EWM shows a good fit, though not as good as the linear fit, with an average absolute deviation of less than 1.75% and a maximum absolute deviation of less than 3.5% in each case. Errors in this range are within the expected experimental error. Thus, the provided method can be used effectively for thermal conductivity determinations; however, care must be taken to determine the group contributions and the type of mixing rule applied. The only major limitation in the applicability of this method is the data availability for ∆λ values of groups present in the molecules making the DES. The final results of the model estimations with average absolute errors are given in Table 5 and are shown in Figure 2.

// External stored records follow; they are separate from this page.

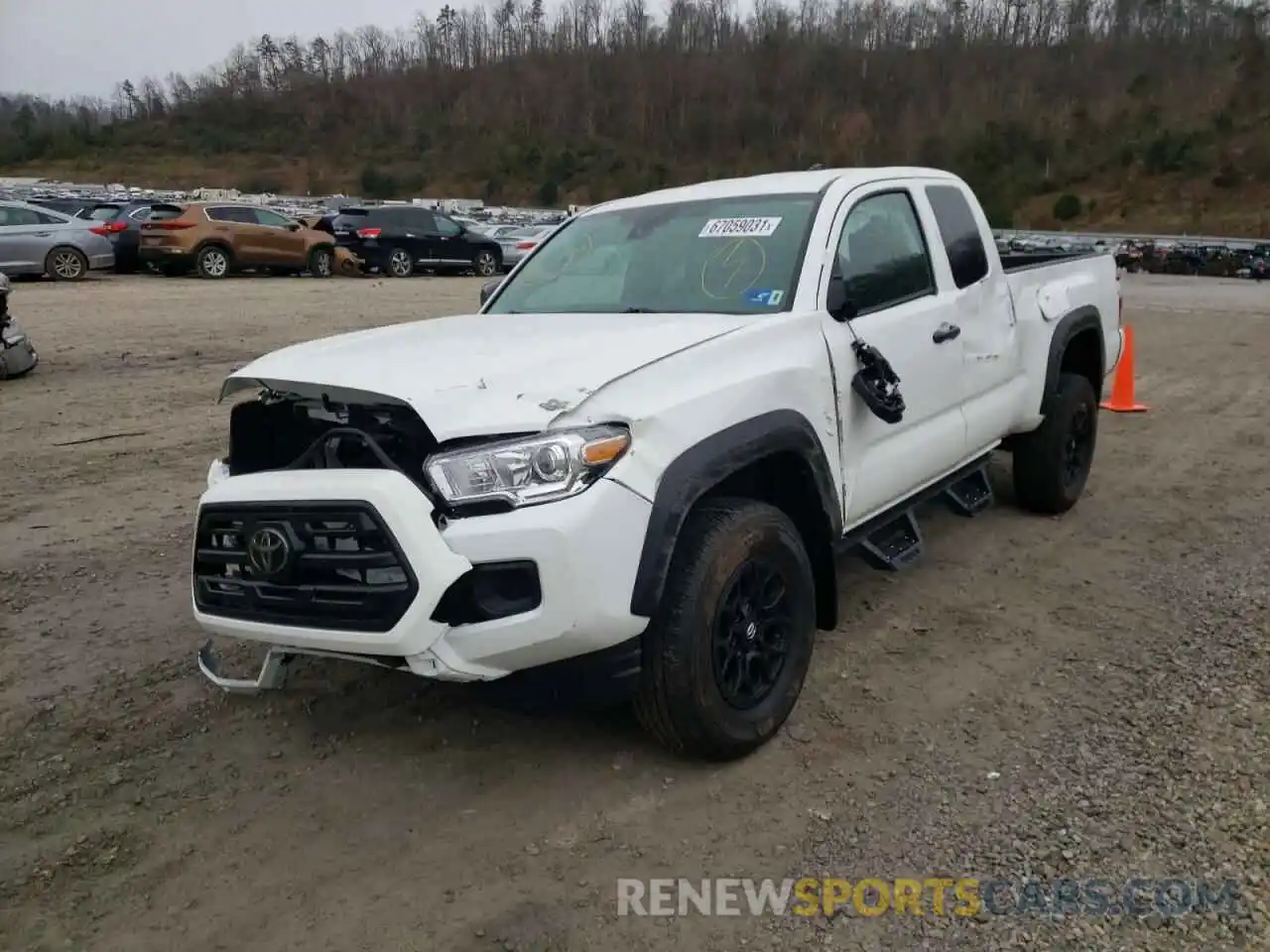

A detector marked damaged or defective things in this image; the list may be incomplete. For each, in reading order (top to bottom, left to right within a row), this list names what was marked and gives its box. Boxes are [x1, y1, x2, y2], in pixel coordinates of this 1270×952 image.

crumpled hood [223, 313, 751, 438]
missing headlight area [228, 391, 442, 487]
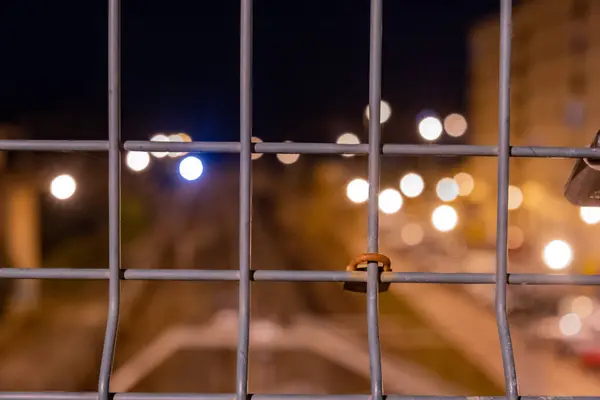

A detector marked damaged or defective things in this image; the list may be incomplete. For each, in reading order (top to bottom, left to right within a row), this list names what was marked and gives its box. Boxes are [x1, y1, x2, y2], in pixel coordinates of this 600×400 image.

rusty padlock [564, 131, 600, 206]
rusty padlock [344, 253, 392, 294]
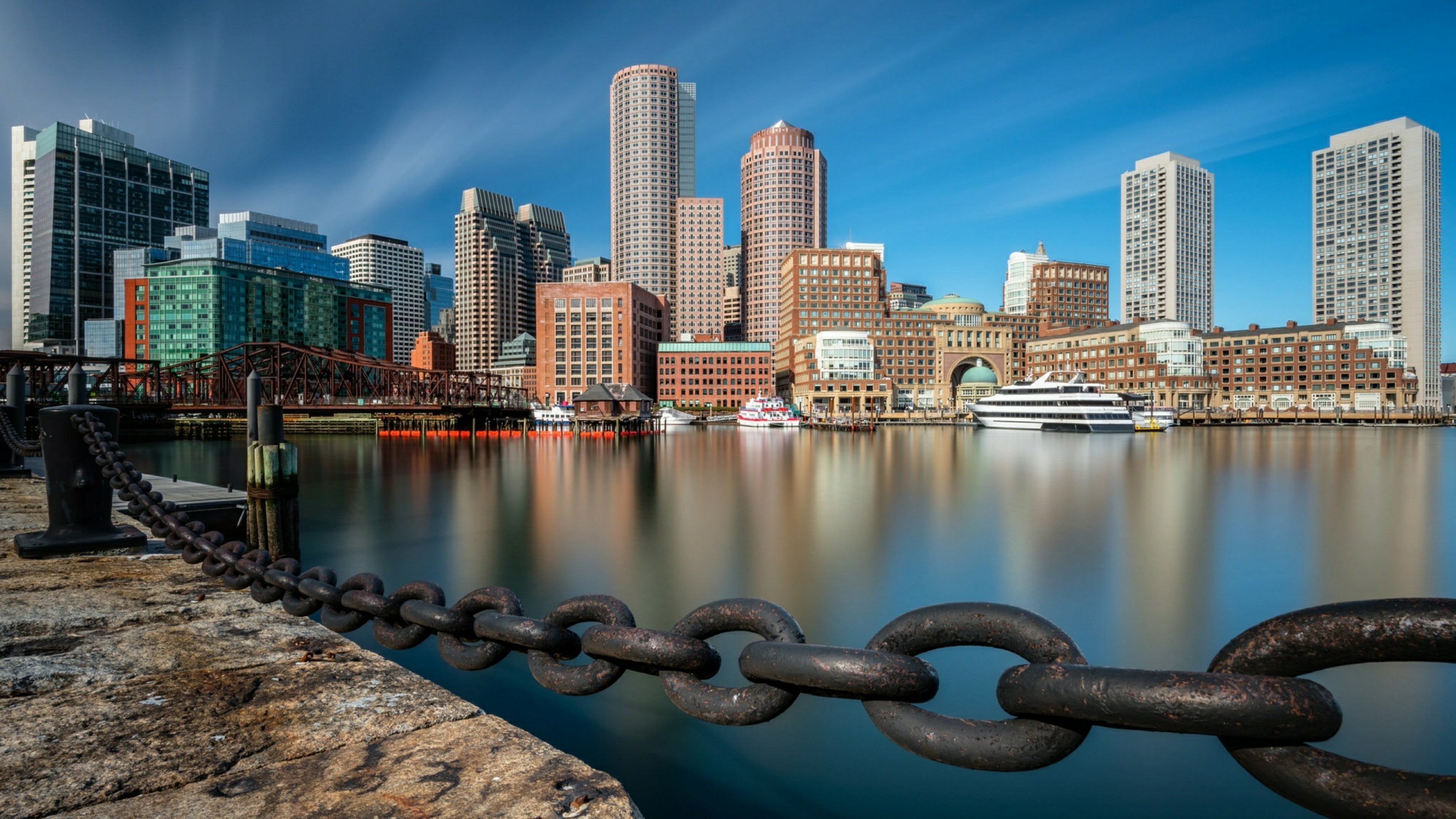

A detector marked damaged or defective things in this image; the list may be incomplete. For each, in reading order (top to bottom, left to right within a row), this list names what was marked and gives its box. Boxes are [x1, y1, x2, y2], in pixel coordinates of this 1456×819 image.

rusty iron chain [0, 413, 41, 458]
rusty iron chain [71, 416, 1456, 819]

Thermal Conductivity of DES-Water Mixtures

Due to the mutual miscibility of water and the studied DESs, and the likelihood that they may exist in aqueous mixtures in many potential applications, the thermal conductivity of DES-water mixtures were also investigated at 298 K with weight fractions of DES ranging from 0 to 1. The results are shown in Figure 3 and the detailed data is reported in Table 5. Since the thermal conductivity of water is significantly higher than that for each DES, as expected, the thermal conductivity decreases as the weight fraction of DES increases. However, the relationship is not linear. It is clear that the thermal conductivity of each mixture is less than the weighted average of the components, an observation which is common in previous studies for IL-water mixtures [30]. It is worth mentioning that as the fraction of water increases, the DES loses its characteristics because of the hydrogen bonding between the water and both components of the DES. When the fraction reaches a certain value, the DES will lose all its properties, and the result is an aqueous solution of the two components of the DES with complex hydrogen bonding among the three components [47,48].
The DES-water mixture results were correlated using three different models: Jameison, Filippov, and Rowley. In general, the Filippov correlation provides the most satisfactory fit for the experimental data. Table 6 provides the results for the three correlations and the value of the related parameters for each case, respectively. Figure 3 depicts the experimental values of thermal conductivities of DES-water binary solutions and the fitted model values using Filippov correlation.
For glucoline and fructoline, the Jameison correlation with values of α = 0.9303 and 0.9422 provides the best fit with a maximum absolute error (MAE) of 1.37%. The maximum absolute errors observed in each case for the studied correlations were summarized in Table 7. As observed from the maximum absolute errors, the Rowley correlation yields larger errors than either Jamieson or Filippov. The Filippov correlation seems to be more suitable in these cases since in each case, the maximum error is near 2 percent, which is within the experimental error.
The variation in thermal conductivity values of different DES can be attributed to the type of salt and HBD, their respective compositions, and the intermolecular interactions between them. The thermal conductivity of DES-water mixtures is dependent mainly upon their mass fractions within the binary mixture as well as the chemical nature of the DES and its interaction with water. Parameters such as viscosity, molecular weight, and critical properties change as the mass fraction of the DES in the binary mixture changes, which in turn influences the thermal conductivity of the mixture. The thermal conductivity of DES is quite low compared to water and any slight variation in the composition increases the deviations and possible errors in the mixture calculated thermal conductivity values. In an ideal mixture, thermal conductivity is expected be the weighted average of the thermal conductivity of the components; however, it is clear that the aqueous solutions of all studied DESs showed non-ideal behavior. This may be attributed to the interaction forces among the constituents in the solution, mainly, hydrogen bonding. Aqueous solutions of glucoline and fructoline showed similar deviations from their weighted average, which is due to their similar chemical structure and molecular weight. High deviations were observed in the cases of glucoline, fructoline, ethaline, and reline, while mild deviations were observed in the case of glyceline (Figure 4).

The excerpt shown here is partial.